Large Language Models (LLMs) have transformed natural language processing, demonstrating remarkable capabilities across diverse tasks. As these models become increasingly integrated into real-world applications, ensuring their responsible and trustworthy behaviors is crucial for their broader adoption and effective deployment. This special track will provide a leading forum for researchers and practitioners to share cutting-edge techniques designed to enhance the trustworthiness of LLMs. Participants will gain a comprehensive understanding of methods and tools for designing, evaluating, and deploying LLMs with a focus on privacy, security, robustness, and overall trustworthiness.
We encourage state-of-the-art research on LLMs, focusing on privacy, security, robustness, transparency, and trustworthiness. In addition, we encourage studies that explore the application of LLMs across diverse domains, such as natural language processing, computer vision, healthcare, sensor data applications, environmental science, etc. This track aims to bring researchers and practitioners from artificial intelligence, information systems, privacy and security, and various application domains to advance the frontiers of frameworks, theories, and methodologies.

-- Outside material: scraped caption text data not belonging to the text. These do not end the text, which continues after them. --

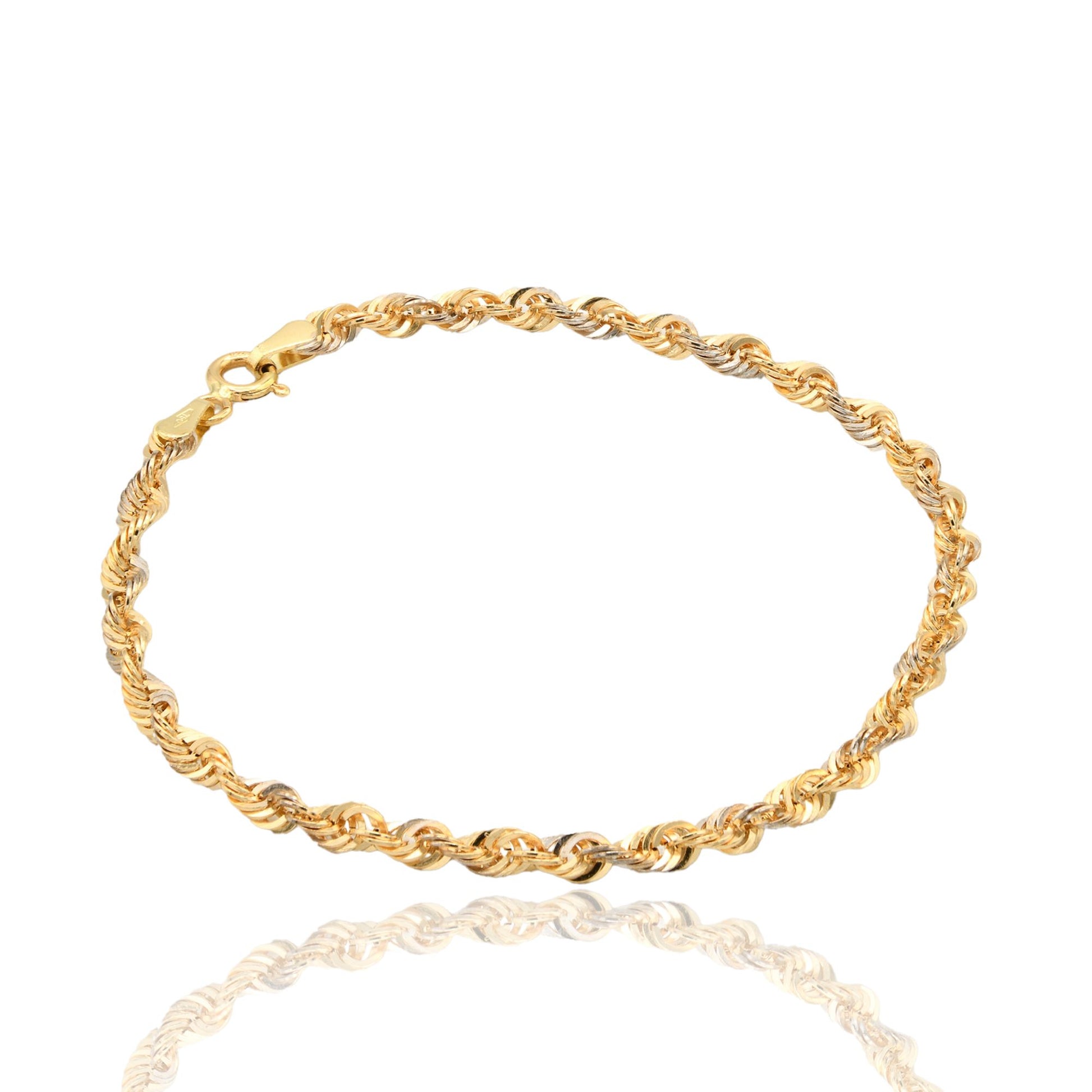 Bracciale Oro Giallo Oro Bianco Oro 18 carati America 060 Solo Oro cm. 21
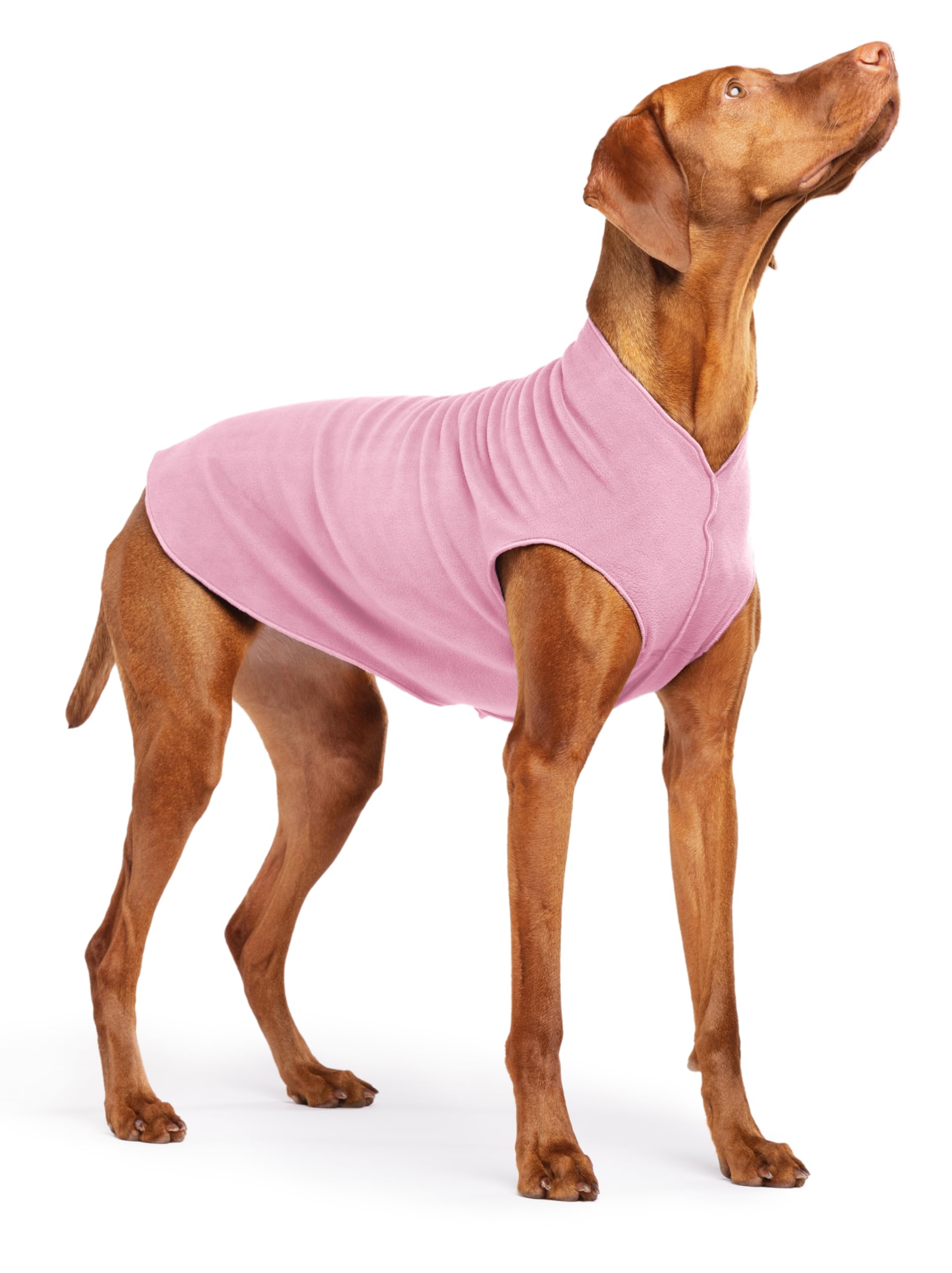 Gold Paw Stretch Fleece Dog Coat, Stretchy Pet Sweater, Machine Washable Pullover For Winter And Fall, Rose, 18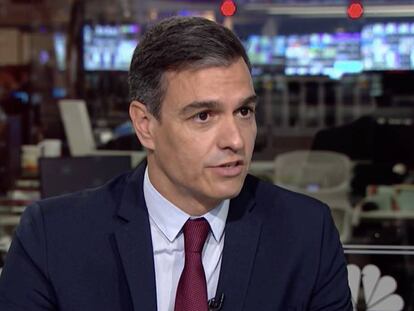 Pedro Sánchez, este miércoles, en una entrevista en el programa 'Morning Joe', en Nueva York.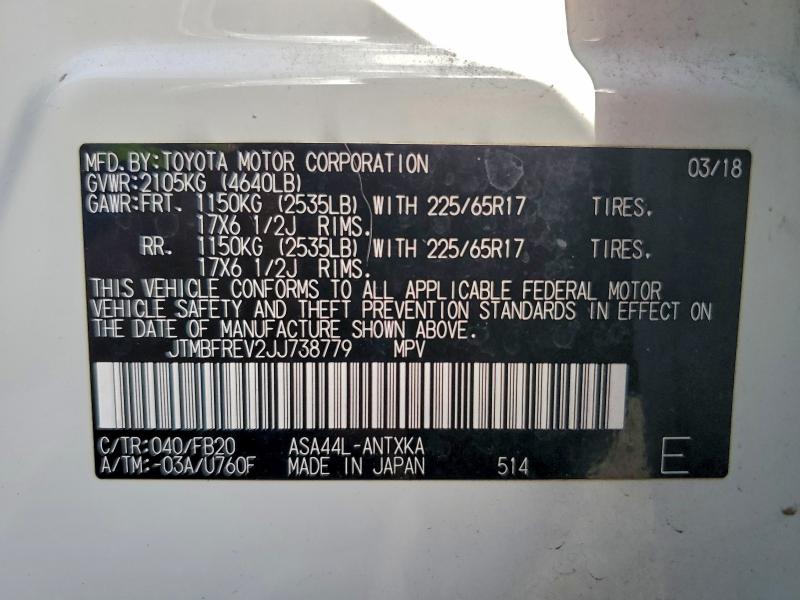 Продаж на аукціоні авто 2018 Toyota Rav4 Le, vin: JTMBFREV2JJ738779, номер лоту: 85439865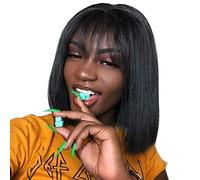 7x7 Closure Curly None Lace Front With Bangs Glueless Full Machine Made Wigs For Black Women Cat Hair Comb (Black, 14)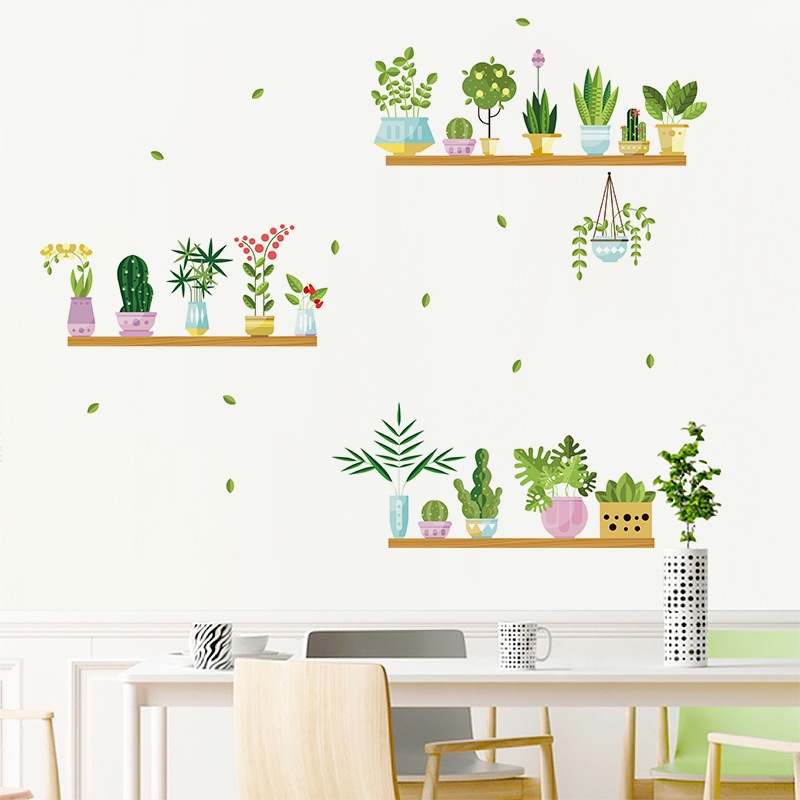 Sticker PVC Dán Tường Hình Chậu Cây Xanh Trang Trí Nhà Cửa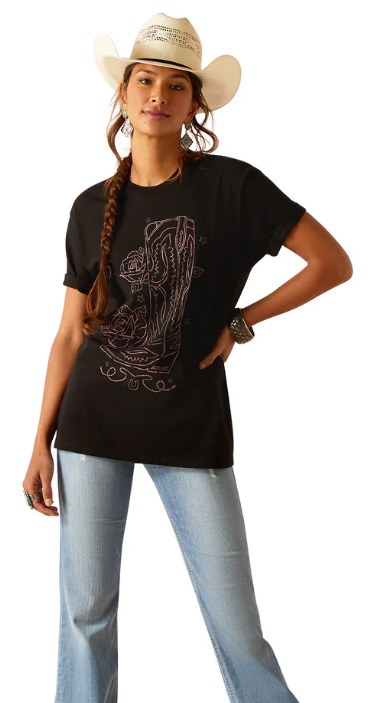 Ariat Womens Cowgirl Boot Tee Black-Pink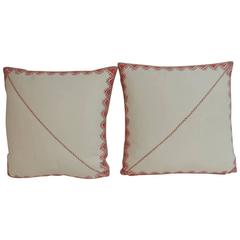 Pair of 19th Century Red and White Embroidered Greek Isles Decorative Pillows 2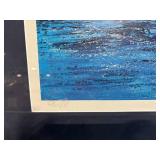 Sailboat Seascape Art Print - Framed Blue Ocean Scene, Signed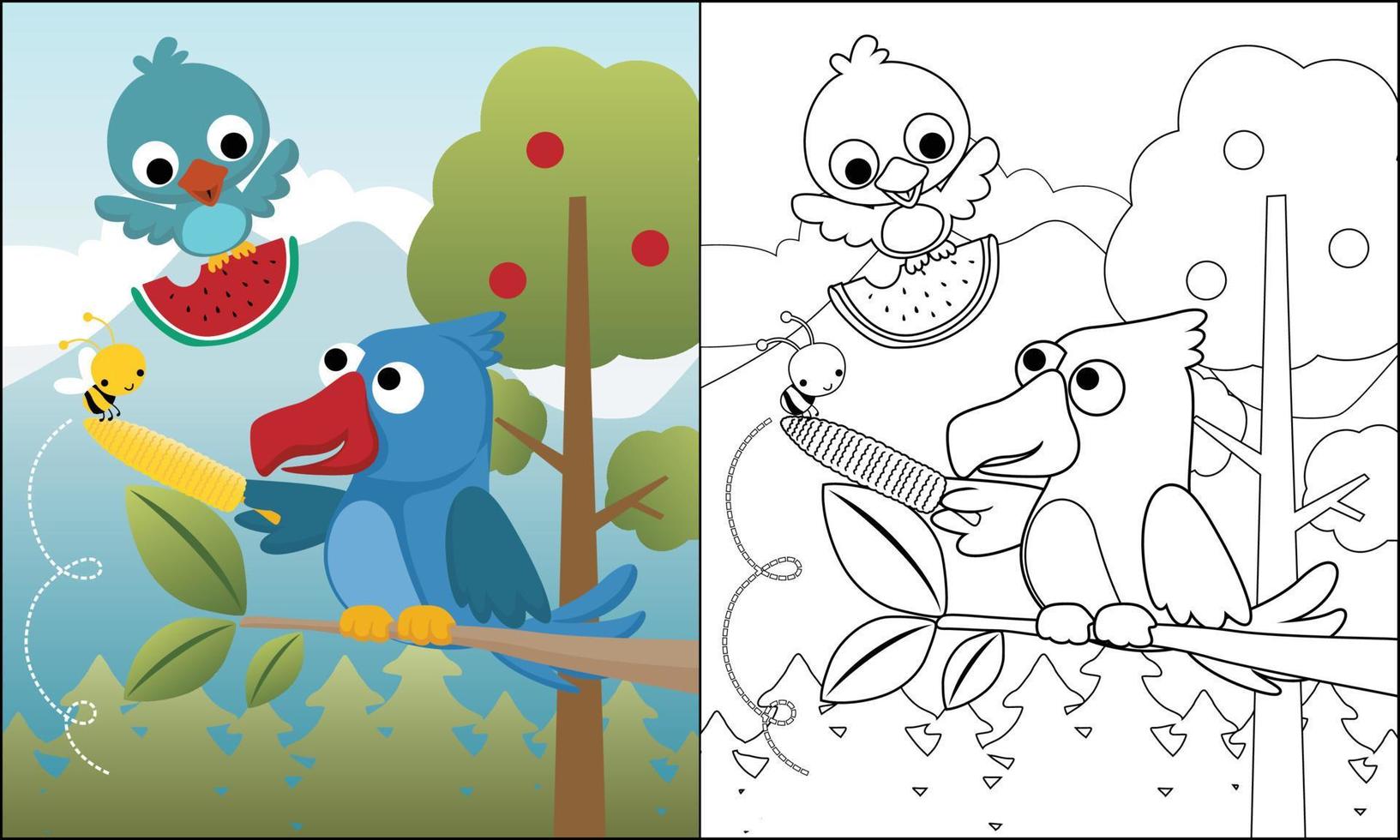 coloring book of birds cartoon carrying watermelon and corn with little bee, cute animals in forest vector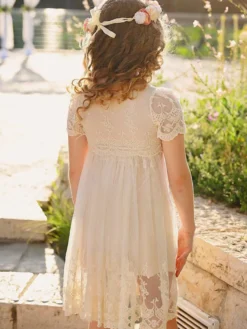 Robe cortège enfant robe cérémonie fille bohème au genou manche courte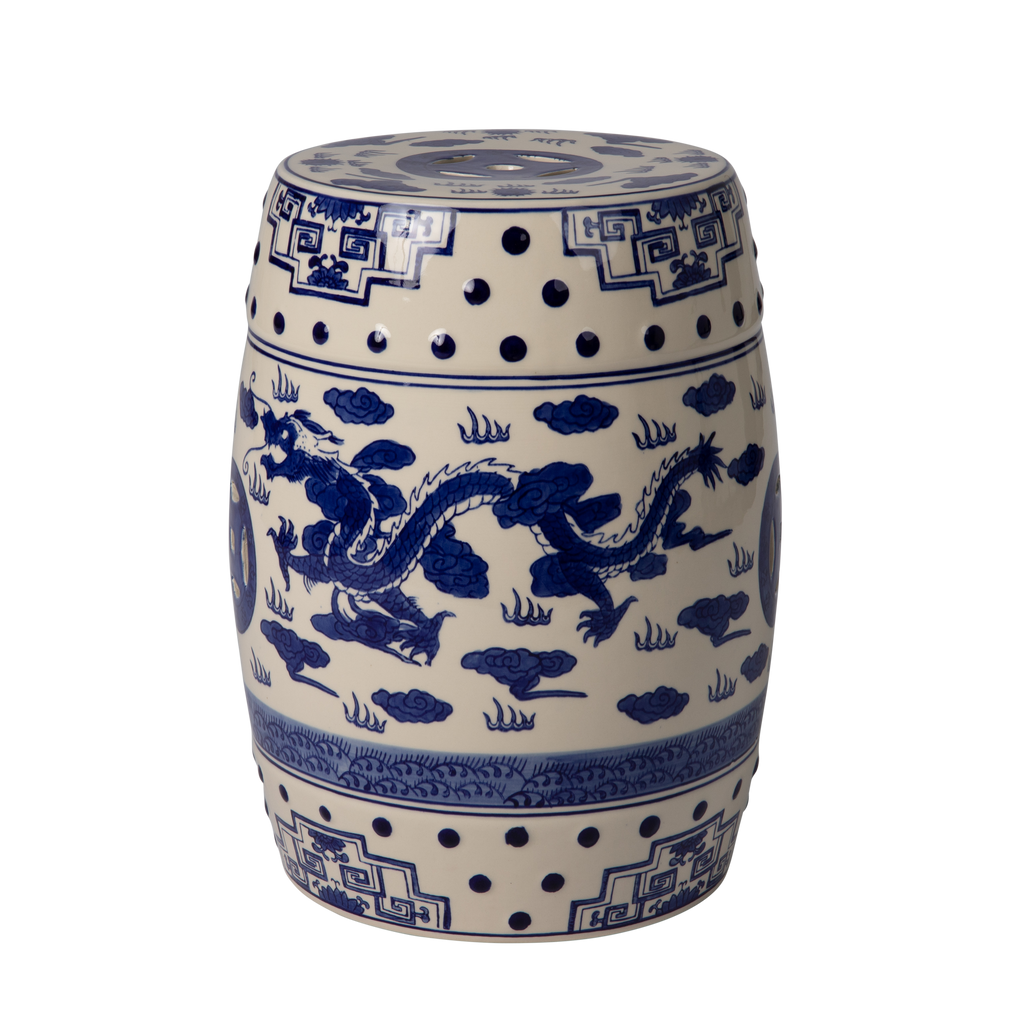 Double-Medallion Dragon-Embellished Ceramic Indoor/Outdoor Garden Stool/Table in Blue & White
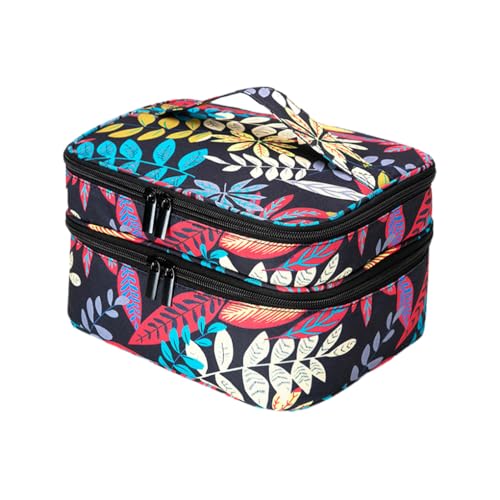 LIXSAZSE Stilvolle Nagellack Organizer Taschen, robust und langlebig, für unterwegs, Polyester Nagellack Aufbewahrungstaschen, einfach zu tragen, Schwarzes Grundblatt von LIXSAZSE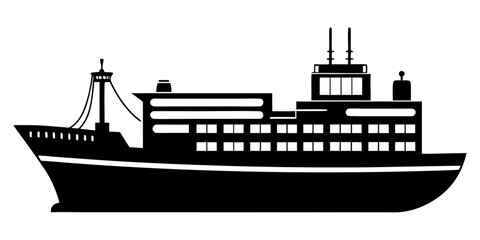 Obraz premium Barge black silhouette vector illlustartion,Barge ship icon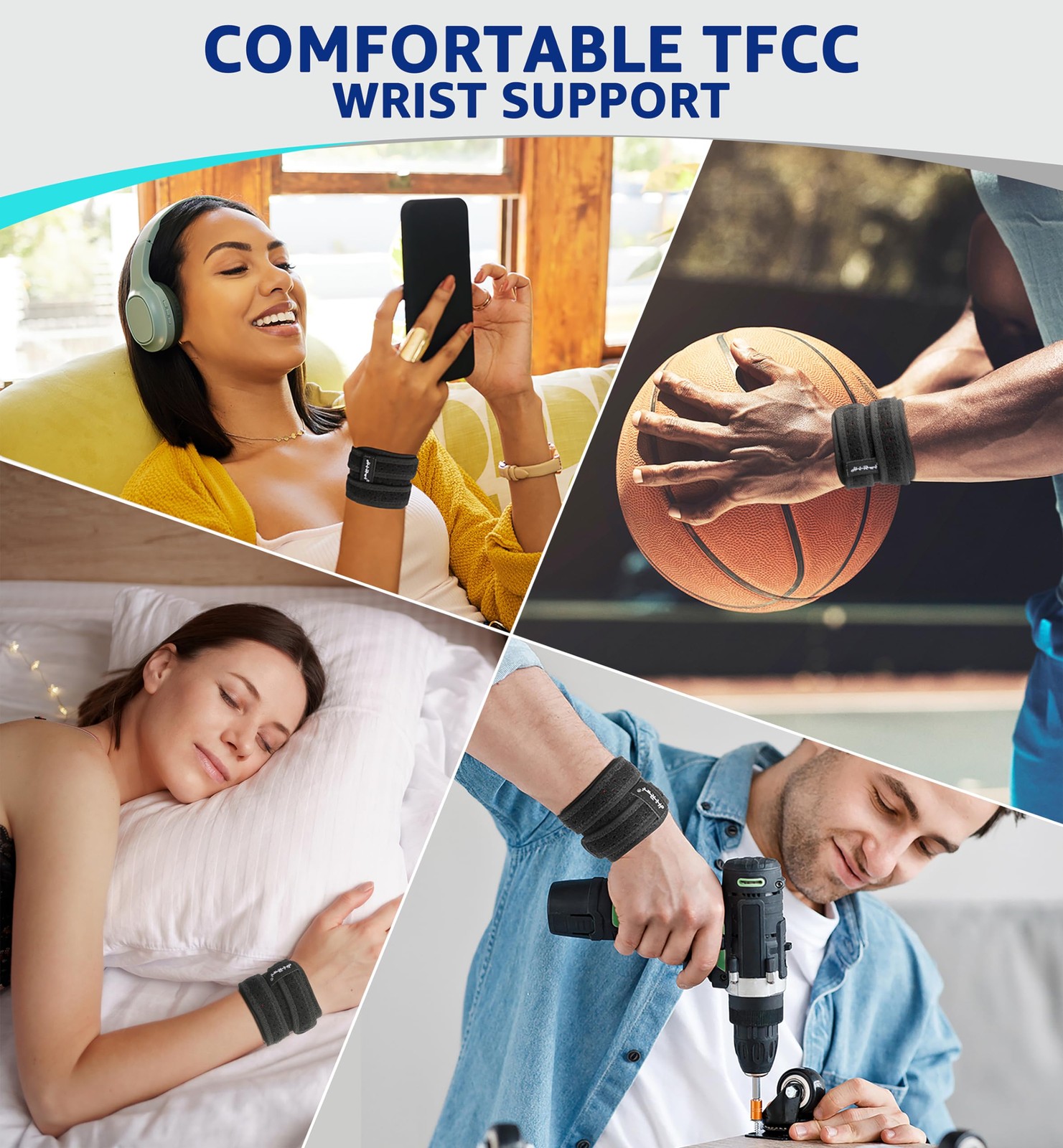 Wrist Brace for TFCC Tears, Adjustable Wristband Wrist Wraps Support for Fitn…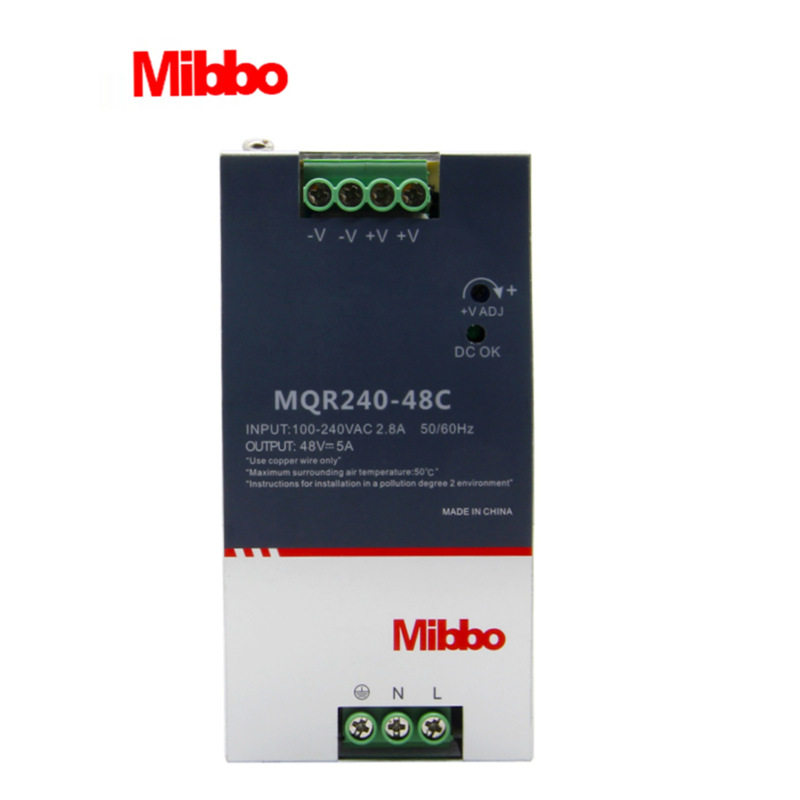 Mibbo米博MQR 240W12V24V48V工控PLC导轨式开关电源 替NDR系列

Topics of interest include, but are not limited to:
- Novel methods for building trustworthy LLMs
- New applications and settings where the trustworthiness of LLMs plays an important role and how well existing techniques work under these settings
- LLMs with verifiable guarantees (such as robustness, fairness, and privacy guarantees) to build trustworthiness
- Privacy-preserving LLM approaches
- Theoretical understanding of trustworthy LLMs
- Explainable and interpretable LLMs
- Robust decision-making under uncertainty in LLMs
- Bias and fairness concerns about trustworthy LLMs
- Case studies and field research on the societal impacts of applying LLMs
Accepted papers will be published in the conference proceedings; also, extended versions of selected best papers will be invited for publication in Journal of Combinatorial Optimization, and Applied Network Science.
Track Co-Chairs: Phung Lai (SUNY-Albany) and Xin Li (SUNY-Albany)
We follow the manuscript submission, review methods and deadlines, set by CSoNet 2024.